How to harvest asparagus is just as controversial as how to grow it. Some folks prefer to use a knife to cut the spears an inch or two below ground level. Others prefer to harvest asparagus by hand, grasping the individual spears near the ground and gently running the fingers up the spear and bending it slightly until it snaps off where the spear begins to be tender. No matter which method you choose, it is best to harvest asparagus in the morning when the spears are the most juicy and will stay fresh the longest.
Once harvesting is done, allow the plants to grow and keep their fern-like foliage through fall and winter. The foliage will catch snow that will provide moisture and insulation for the roots. Cut or mow the foliage in early spring before new growth begins to emerge.
Asparagus plants are either male or female. Wild and non-hybrid asparagus will be fairly equally divided amongst both male and female plants. The female plants produce seeds, a process that takes a lot of energy for the plant. As a result, female plants produce fewer spears and have a shorter lifespan.

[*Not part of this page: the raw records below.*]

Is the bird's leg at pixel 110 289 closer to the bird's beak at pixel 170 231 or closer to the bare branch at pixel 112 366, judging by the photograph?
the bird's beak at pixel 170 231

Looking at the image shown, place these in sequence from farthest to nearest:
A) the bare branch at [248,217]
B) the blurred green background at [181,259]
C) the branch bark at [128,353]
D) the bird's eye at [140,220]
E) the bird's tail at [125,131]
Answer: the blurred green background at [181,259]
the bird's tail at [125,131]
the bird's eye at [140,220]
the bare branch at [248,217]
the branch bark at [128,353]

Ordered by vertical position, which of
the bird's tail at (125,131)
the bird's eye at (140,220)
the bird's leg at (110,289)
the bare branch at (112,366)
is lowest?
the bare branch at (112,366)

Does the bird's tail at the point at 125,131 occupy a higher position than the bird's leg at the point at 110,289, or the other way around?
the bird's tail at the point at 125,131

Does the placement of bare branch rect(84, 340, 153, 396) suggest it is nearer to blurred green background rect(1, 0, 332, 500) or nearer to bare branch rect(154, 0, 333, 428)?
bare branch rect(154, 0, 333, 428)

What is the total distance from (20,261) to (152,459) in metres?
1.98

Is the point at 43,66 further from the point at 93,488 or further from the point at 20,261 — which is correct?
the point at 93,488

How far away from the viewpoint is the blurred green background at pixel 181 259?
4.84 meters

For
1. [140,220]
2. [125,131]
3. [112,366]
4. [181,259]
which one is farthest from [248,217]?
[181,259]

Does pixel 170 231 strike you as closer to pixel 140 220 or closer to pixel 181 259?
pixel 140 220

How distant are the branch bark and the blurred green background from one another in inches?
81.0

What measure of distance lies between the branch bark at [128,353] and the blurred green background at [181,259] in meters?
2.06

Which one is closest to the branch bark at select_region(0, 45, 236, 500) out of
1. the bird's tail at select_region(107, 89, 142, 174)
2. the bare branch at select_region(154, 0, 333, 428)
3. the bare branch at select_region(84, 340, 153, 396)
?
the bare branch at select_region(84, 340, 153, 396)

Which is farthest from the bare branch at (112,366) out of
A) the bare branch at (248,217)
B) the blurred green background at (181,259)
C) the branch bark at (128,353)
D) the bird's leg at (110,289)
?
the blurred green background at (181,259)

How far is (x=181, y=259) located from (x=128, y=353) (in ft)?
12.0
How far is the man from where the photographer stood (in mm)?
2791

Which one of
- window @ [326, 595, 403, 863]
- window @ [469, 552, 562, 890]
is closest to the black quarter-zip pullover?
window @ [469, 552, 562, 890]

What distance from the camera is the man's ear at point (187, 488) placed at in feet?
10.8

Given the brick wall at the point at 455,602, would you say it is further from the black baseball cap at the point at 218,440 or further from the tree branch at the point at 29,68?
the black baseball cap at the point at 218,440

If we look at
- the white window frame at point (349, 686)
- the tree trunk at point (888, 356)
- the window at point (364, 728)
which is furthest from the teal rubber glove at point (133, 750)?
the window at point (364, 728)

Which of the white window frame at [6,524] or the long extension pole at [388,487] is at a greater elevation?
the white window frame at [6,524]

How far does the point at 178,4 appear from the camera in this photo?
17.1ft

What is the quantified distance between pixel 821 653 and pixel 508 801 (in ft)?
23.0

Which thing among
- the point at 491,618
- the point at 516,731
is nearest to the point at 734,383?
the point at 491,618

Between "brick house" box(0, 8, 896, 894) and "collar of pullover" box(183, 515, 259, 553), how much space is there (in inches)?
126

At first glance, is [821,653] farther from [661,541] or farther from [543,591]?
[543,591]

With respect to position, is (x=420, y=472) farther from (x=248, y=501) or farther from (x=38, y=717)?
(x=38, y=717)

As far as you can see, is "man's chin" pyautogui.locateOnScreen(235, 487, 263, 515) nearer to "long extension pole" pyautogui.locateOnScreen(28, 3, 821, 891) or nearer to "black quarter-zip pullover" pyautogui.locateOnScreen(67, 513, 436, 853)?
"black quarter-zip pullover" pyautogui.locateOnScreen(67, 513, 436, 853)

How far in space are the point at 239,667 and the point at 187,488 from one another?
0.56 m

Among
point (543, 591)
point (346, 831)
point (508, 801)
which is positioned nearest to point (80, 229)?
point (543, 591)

The new, all-male hybrids grow a larger number of spears and begin producing earlier in the spring.
White asparagus is considered to be a delicacy and can be grown in your own asparagus patch. If you know how to grow ordinary asparagus, you can impress your guests even more by serving your own homegrown white asparagus. To grow white asparagus, simply mound about six inches of soil on top of established plants so the stalks will be growing underground. When the tips of the spears begin peeking through the soil surface, it is time to harvest. In this case, it is preferable to use a knife to cut the spears below the soil.
Wild asparagus grows across Europe, Asia and parts of northwest Africa. In fact, asparagus will grow pretty much all over the world. The Roman word for asparagus was asparag, a Persian word that meant shoot. Romans introduced asparag to England, where it was called sparrow grass. During the 19th century when everything French became fashionable in English high society, the name was changed to asparagus to make it sound more French, and calling it sparrow grass became uncouth.
Call it asparagus or call it sparrow grass. Either way, it's delicious!